* **DATASET**
- - - - - - -

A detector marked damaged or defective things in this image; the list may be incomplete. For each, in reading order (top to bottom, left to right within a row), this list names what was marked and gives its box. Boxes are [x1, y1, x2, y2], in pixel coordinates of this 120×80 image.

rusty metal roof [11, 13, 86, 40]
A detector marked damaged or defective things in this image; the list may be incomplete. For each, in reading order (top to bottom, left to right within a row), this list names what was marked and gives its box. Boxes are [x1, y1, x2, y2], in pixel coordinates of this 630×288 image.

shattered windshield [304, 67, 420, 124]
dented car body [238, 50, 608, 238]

- - - - - - -

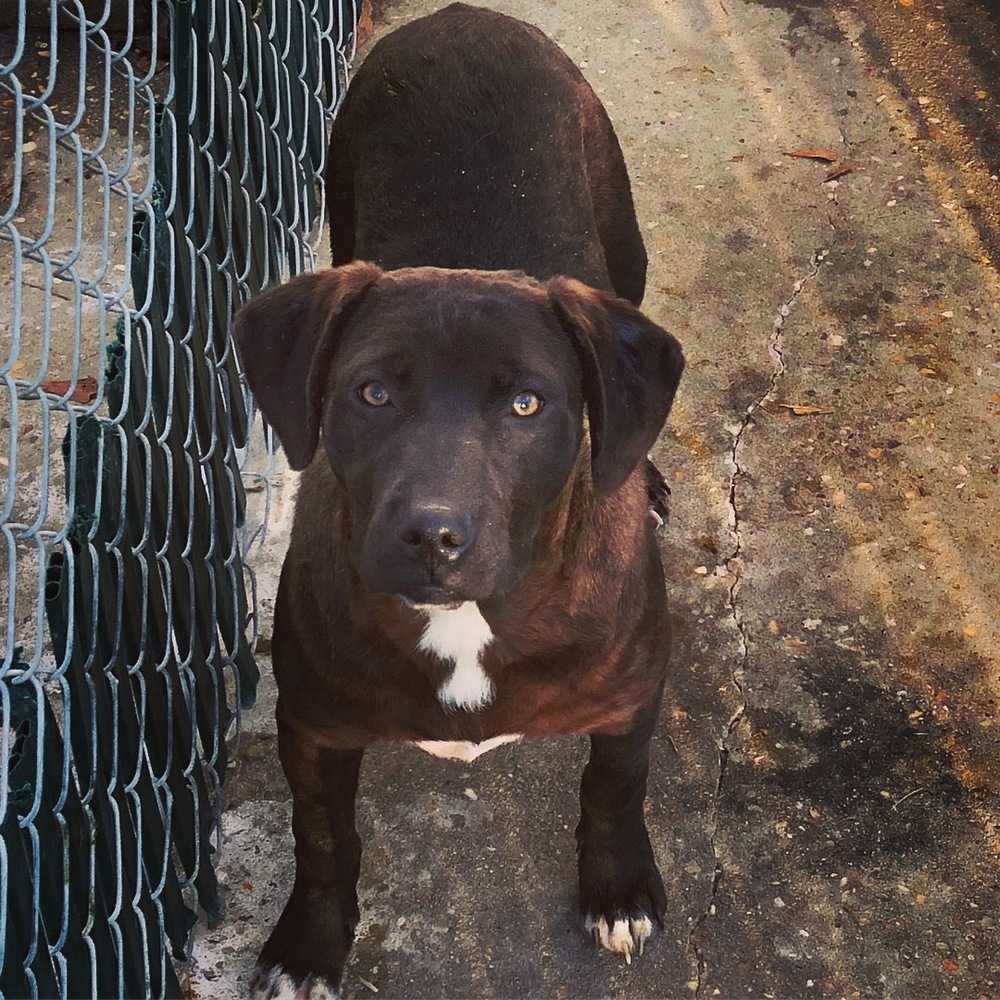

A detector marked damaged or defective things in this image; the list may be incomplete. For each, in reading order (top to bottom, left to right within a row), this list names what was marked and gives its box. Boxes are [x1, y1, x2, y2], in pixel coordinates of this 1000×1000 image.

- - - - - - -

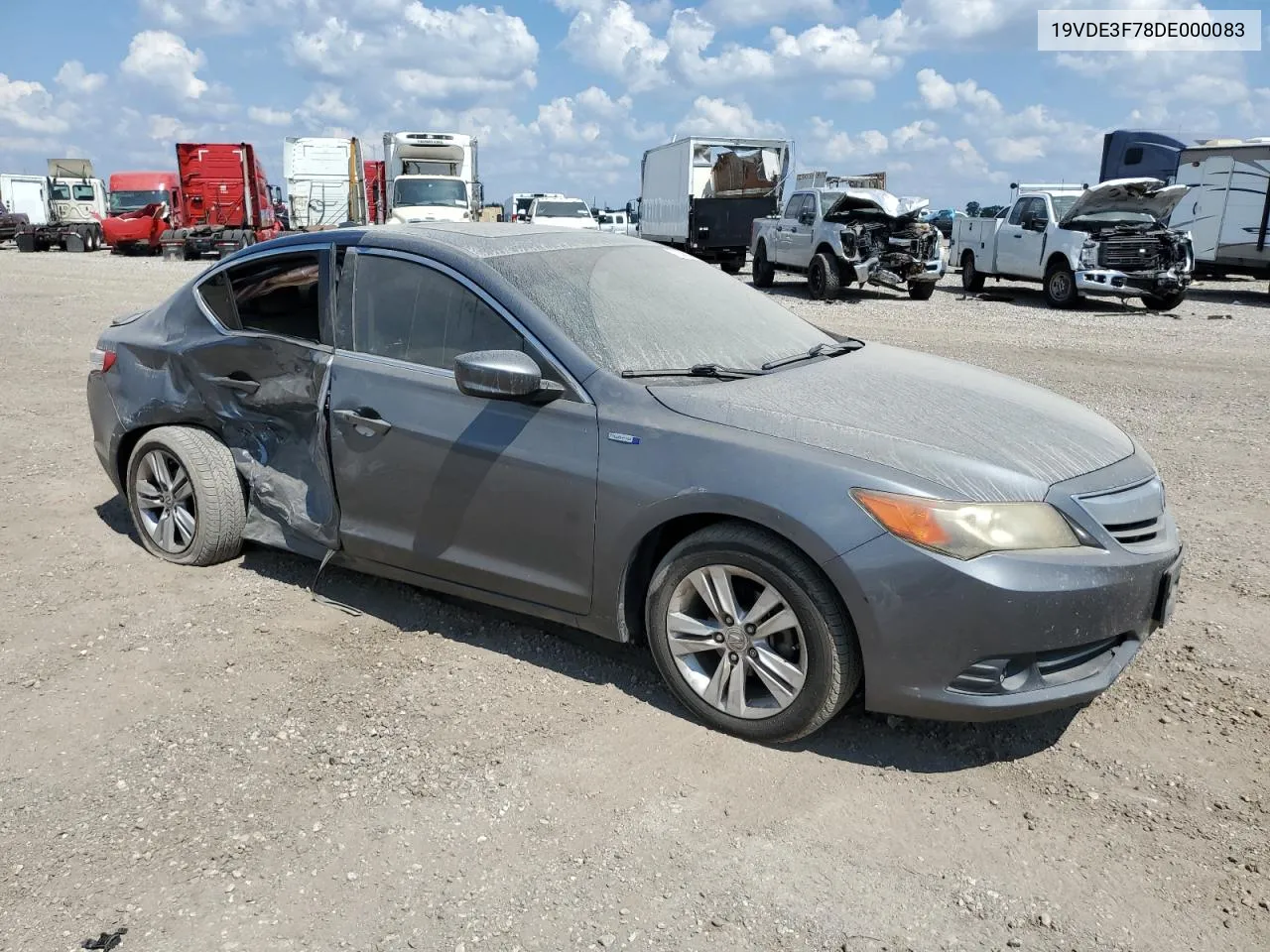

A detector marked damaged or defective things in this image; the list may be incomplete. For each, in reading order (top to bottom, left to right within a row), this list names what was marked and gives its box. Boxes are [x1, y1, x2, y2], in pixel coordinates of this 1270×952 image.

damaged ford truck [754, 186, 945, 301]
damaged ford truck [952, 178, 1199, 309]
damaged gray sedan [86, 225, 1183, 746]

- - - - - - -

* **PROBLEM TO SOLVE**
Reproduce the rows word for word, starting with the line that contains "this 120×80 image." and going on through the line that contains "rusty metal roof [11, 13, 86, 40]", with both of those lines included.

* **ANSWER TO THE TASK**
A detector marked damaged or defective things in this image; the list may be incomplete. For each, in reading order (top to bottom, left to right within a row), this list names what was marked and gives its box. Boxes are [x1, y1, x2, y2], in pixel coordinates of this 120×80 image.

rusty metal roof [11, 13, 86, 40]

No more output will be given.